A Creative Way to Shift Systemic Racism

Mapping Prejudice in Minneapolis engaged citizens in doing research to create maps that visualize how historic racist practices in real estate drove racial segregation that persists to this day. I learned about it from Janne Flisrand, a network weaver friend who is active in civic affairs there. She said it was instrumental in building the political will that enabled the city to adopt a groundbreaking Minneapolis 2040 City Plan, that has gotten national attention.

In Minneapolis, as in many cities, racially-restrictive deeds blocked access to home ownership and opportunity for people of color. Here’s what made the Mapping Prejudice project so powerful, in Janne’s view:

  • This historic data existed, but it was inaccessible. This project made that available to researchers, citizens, and policy makers.
  • How they did this labor-intensive research was powerful. They engaged citizens in reading historic documents – ultimately over 177,000 documents from the county were read, taking thousands of hours of volunteer time.
  • People took a workshop to learn how to do it and learn about how this history was hidden. The language in the legal documents was much more explicitly racist than people imagined, and this impacted people. They could see the deeds for their property and others in their neighborhood. After the workshop, people kept volunteering.
  • Together, their work fed into a database that became the source for a blog with story telling and animated maps showing how the racial covenants spread over time. It spurred people to rethink their view of the past, share about their own experience, connect it on a personal level and talk to friends about it.
Example of racially restrictive covenant in real-estate deed. Source: Mapping Prejudice web site

City staff working on the Housing part of the Minneapolis 2040 plan participated in these workshops and saw the research. It informed how they framed the housing part of the plan and what was needed, i.e., seeing how the tools of racial covenants, exclusionary zoning, and redlining excluded people of color, those with low income, and renters from many parts of the city. They could connect that to today’s data on disparities and look at how this plan could change those patterns.

The 2040 Plan ends exclusionary zoning and allows triplexes everywhere. Minneapolis is the first city of its size to do this. Another great facet to the story is how the City engaged the public in an intentional way to prioritize getting input from people of color, low income, and renters (who are traditionally under-represented in public engagement processes). The City’s web site says:

“Throughout the Minneapolis 2040 process civic engagement has been designed and conducted in a way to create equitable and innovative ways to engage populations that have been historically underrepresented in civic life.” The Minneapolis 2040 web site details the many creative ways they carried out this intention. If you are tired of the refrain of “how can we get more diverse voices to the table?,” you will see how they changed assumptions of ‘one table’ or evening public meetings as the ways to get public engagement.

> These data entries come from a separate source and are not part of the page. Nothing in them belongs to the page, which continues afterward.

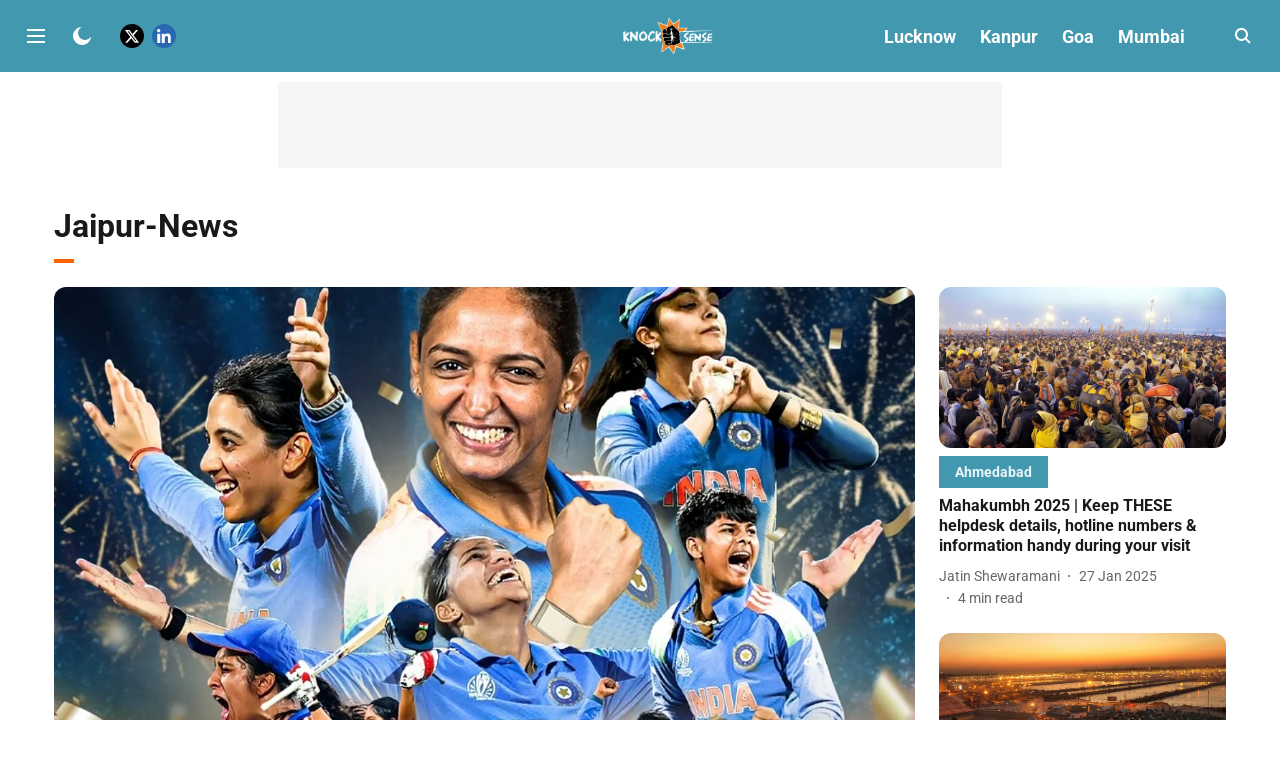

--- FILE ---
content_type: text/html; charset=utf-8
request_url: https://www.google.com/recaptcha/api2/aframe
body_size: 268
content:
<!DOCTYPE HTML><html><head><meta http-equiv="content-type" content="text/html; charset=UTF-8"></head><body><script nonce="WPKtFSojmkveAgYGX10RUg">/** Anti-fraud and anti-abuse applications only. See google.com/recaptcha */ try{var clients={'sodar':'https://pagead2.googlesyndication.com/pagead/sodar?'};window.addEventListener("message",function(a){try{if(a.source===window.parent){var b=JSON.parse(a.data);var c=clients[b['id']];if(c){var d=document.createElement('img');d.src=c+b['params']+'&rc='+(localStorage.getItem("rc::a")?sessionStorage.getItem("rc::b"):"");window.document.body.appendChild(d);sessionStorage.setItem("rc::e",parseInt(sessionStorage.getItem("rc::e")||0)+1);localStorage.setItem("rc::h",'1769072036269');}}}catch(b){}});window.parent.postMessage("_grecaptcha_ready", "*");}catch(b){}</script></body></html>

Artists played a key role, as you’ll see in Janne’s blog Minneapolis’ Secret 2040 Sauce was Engagement. How racism operates systemically can be hard to convey and communicate. I admire how Minneapolis combined mapping history as it impacts the present, citizen participation in research to make that history visible, and widespread public dialogue to create a future different than the past. This Atlantic magazine article found what Minneapolis did so unique it conducted a detailed review of how the reformers pulled it off. It said: “In Minneapolis, housing advocates have succeeded by shifting the focus of public discussion toward the victims of exclusionary zoning. More important, advocates also showed public officials and their own fellow citizens just how numerous those victims are.”